Tuesday May 22, 2007

Social music web sites like last.fm and iLike are all the rage. They harness the wisdom of the crowds to make recommendations - using the Amazon-esque 'people who listen to X also listen to Y' style of recommendations.  The core value for these social music sites is the taste data that they collect on all of their users.  However, because this taste data is user submitted, it is fairly easy for users to submit fake data.  For instance, here's a little applescript from Doug's Applescripts  that sets the playcount of the first selected song in iTunes to 250,000

tell application "iTunes"
set t to get item 1 of selection
set played count of t to 250000
end tell

Many of the social recommender sites will sync up with the iTunes playcount data. So all I have to do is select 'Perfect Me', run the script, sync up with my favorite social music site and I've become Deerhoof's #1 fan.   People really do this ...  last.fm user Kikoin has 'played' Metallica songs over 128,000 times.  iLike user Shay K has 'played' the White Stripes over 472,000 times.  Take a look at the playcounts for Shay K's top ten artists:

      472,744 The White Stripes
      337,880 The Beatles
      337,819 Beastie Boys
      270,334 Stephen Malkmus     
      270,211 Tom Petty & The Heartbreakers               
      256,433 Ween (on tour)
      202,665 The Cure
      137,006 The Polyphonic Spree
      135,455 Wilco (on tour)
      135,290 Vince Guaraldi Trio

Adding up the playcounts for Shay K's top 30 tracks we get more than 5 million total playcounts.  At 3 minutes a song, if Shay K listened to music 24 hours a day, we get about 30 years of continuous music.  Imagine now, if Shay K's data goes into the iLike music recommender unfiltered - Shay K's synthetic taste could dominate the similarity model and we'd end up with some rather surprising recommendations like "if you like the White Stripes, you may also like the Vince Guaraldi Trio".
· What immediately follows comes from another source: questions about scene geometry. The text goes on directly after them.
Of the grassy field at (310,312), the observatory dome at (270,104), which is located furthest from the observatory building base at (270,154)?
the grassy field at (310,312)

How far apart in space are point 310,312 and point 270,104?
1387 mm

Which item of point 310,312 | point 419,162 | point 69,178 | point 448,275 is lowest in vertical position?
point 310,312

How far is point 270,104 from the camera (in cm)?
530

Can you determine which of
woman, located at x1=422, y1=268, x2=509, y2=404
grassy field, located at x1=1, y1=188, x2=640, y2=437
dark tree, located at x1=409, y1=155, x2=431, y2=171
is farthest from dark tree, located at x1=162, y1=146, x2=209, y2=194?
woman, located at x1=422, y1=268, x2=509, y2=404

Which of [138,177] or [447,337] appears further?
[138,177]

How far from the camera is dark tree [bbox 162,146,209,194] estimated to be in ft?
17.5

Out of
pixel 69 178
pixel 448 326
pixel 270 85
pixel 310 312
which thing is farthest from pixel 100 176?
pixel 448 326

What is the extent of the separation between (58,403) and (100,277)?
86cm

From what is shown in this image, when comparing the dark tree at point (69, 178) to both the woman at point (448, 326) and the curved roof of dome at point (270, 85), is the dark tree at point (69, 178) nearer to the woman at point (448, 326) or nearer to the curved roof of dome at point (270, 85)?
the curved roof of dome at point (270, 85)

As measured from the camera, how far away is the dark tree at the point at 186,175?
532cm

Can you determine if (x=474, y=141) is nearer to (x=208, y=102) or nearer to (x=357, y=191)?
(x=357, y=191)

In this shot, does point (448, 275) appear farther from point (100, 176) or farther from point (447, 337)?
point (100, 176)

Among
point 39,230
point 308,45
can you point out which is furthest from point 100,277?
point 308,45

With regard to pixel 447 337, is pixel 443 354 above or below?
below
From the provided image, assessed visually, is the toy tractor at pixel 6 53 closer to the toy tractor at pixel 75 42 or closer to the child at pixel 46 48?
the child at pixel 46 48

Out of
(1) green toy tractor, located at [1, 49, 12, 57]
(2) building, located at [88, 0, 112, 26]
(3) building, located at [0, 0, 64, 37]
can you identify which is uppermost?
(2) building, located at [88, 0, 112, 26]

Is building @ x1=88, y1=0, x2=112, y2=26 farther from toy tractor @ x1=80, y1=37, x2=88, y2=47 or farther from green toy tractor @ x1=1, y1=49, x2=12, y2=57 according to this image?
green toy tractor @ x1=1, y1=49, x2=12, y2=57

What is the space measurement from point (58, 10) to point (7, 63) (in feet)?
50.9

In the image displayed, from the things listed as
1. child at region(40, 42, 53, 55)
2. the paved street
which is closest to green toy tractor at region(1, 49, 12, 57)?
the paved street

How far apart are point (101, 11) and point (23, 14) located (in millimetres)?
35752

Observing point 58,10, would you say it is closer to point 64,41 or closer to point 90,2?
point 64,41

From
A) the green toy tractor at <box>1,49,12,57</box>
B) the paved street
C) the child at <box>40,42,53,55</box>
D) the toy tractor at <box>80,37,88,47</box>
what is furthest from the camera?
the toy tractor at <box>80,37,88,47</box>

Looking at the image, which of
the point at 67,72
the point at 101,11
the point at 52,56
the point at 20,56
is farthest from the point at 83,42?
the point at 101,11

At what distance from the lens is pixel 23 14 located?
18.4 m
If you are going to deploy a 'wisdom of the crowds' music recommender you are going to have work hard to separate the real taste data from the manufactured taste data,  or else you will generate bad recommendations.  Garbage In - Bad Recommendations out.


Monday May 21, 2007

Last week J. wrote about the how building a music mashup is a great model - little startup risks, no liability, no licensing costs.  Highlighting the downside of a business built on the services of others ... this week Amazon,  according to Techcrunch has banned startup Zilo from collecting referral fees for Amazon products listed in the Zilo stores.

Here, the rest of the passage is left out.